O devedor. Em muitos lugares ele tende a se tornar um plano para toda uma vida, exatamente como acontece nas selvas da África ou da Nova Guiné. Lá os parentes do rapaz compram-lhe uma noiva por um preço enorme, deixando-o em dívida para com eles por muitos e muitos anos. Aqui o mesmo costume prevalece, ao menos nas classes mais favorecidas, exceto pelo fato de que o preço da noiva se transforma no preço de uma casa, e se os parentes não tiverem condição, o papel do credor será desempenhado pelo banco.

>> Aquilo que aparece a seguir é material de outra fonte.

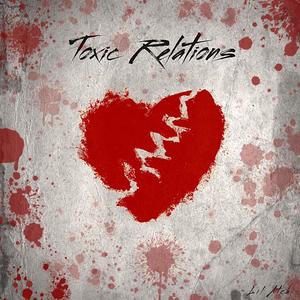 Toxic Relations (Explicit)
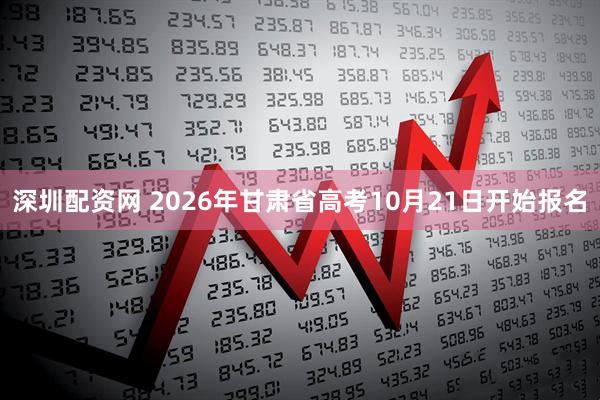 深圳配资网 2026年甘肃省高考10月21日开始报名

Assim, tanto o rapaz da Nova Guiné, como o rapaz civilizado com um relógio de pulso novo em folha no braço sentem que têm um “propósito” na vida. A grande comemoração, a festa das núpcias ou a da inauguração da nova casa são realizadas quando a dívida é assumida e não quando é saldada! O que a TV e o cinema realçam, por exemplo, não é o homem de meia-idade que finalmente acabou de pagar a sua hipoteca, mas sim o jovem que se muda para uma casa nova com a família empunhando orgulhosamente a escritura que acabou de assinar e que o deixará comprometido durante a maior parte dos seus anos produtivos. Depois que ele tiver pago todas as dívidas - o apartamento, o carro, a casa de campo, o seguro, a hipoteca, as despesas da escola e da universidade para os filhos -- passará a ser encarado como um problema, um "cidadão idoso" para quem a sociedade deverá prover não apenas conforto material como também um novo "objetivo de vida", um novo propósito.

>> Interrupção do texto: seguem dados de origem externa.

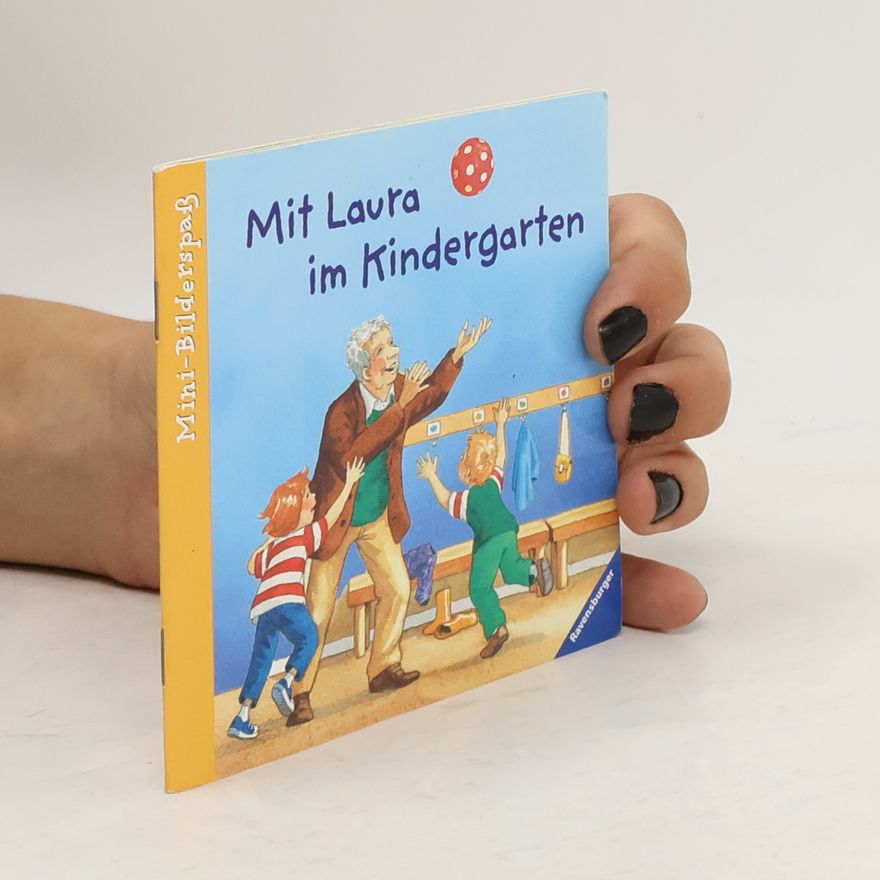 Kolektiv autorů Mit Laura im Kindergarten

Imagine que no instante em que escrevo estas palavras, um besouro passe correndo pela mesa. Se eu o virasse de costas, poderia observar o tremendo esforço que ele faria para ficar novamente sobre os pés. Durante este intervalo, ele teria um "propósito" na vida. Se ele conseguisse ter êxito, quase que se poderia imaginar a expressão de vitória em seu rosto. Seguiria seu caminho, e facilmente se pode imaginar como contaria sua história na próxima reunião social a que comparecesse, admirado pela geração mais jovem como um inseto que conseguira subir na vida. E no entanto, misturado com seu orgulho, poderia ser encontrada uma boa dose de desapontamento. Agora que atingiu o topo, sua vida lhe parece vazia. Talvez até tente voltar ao local onde foi virado de costas, a fim de repetir seu triunfo. Um animal corajoso, o besouro. Não admira que tenha sobrevivido milhões de anos. E quanto a você, como andam as suas dívidas?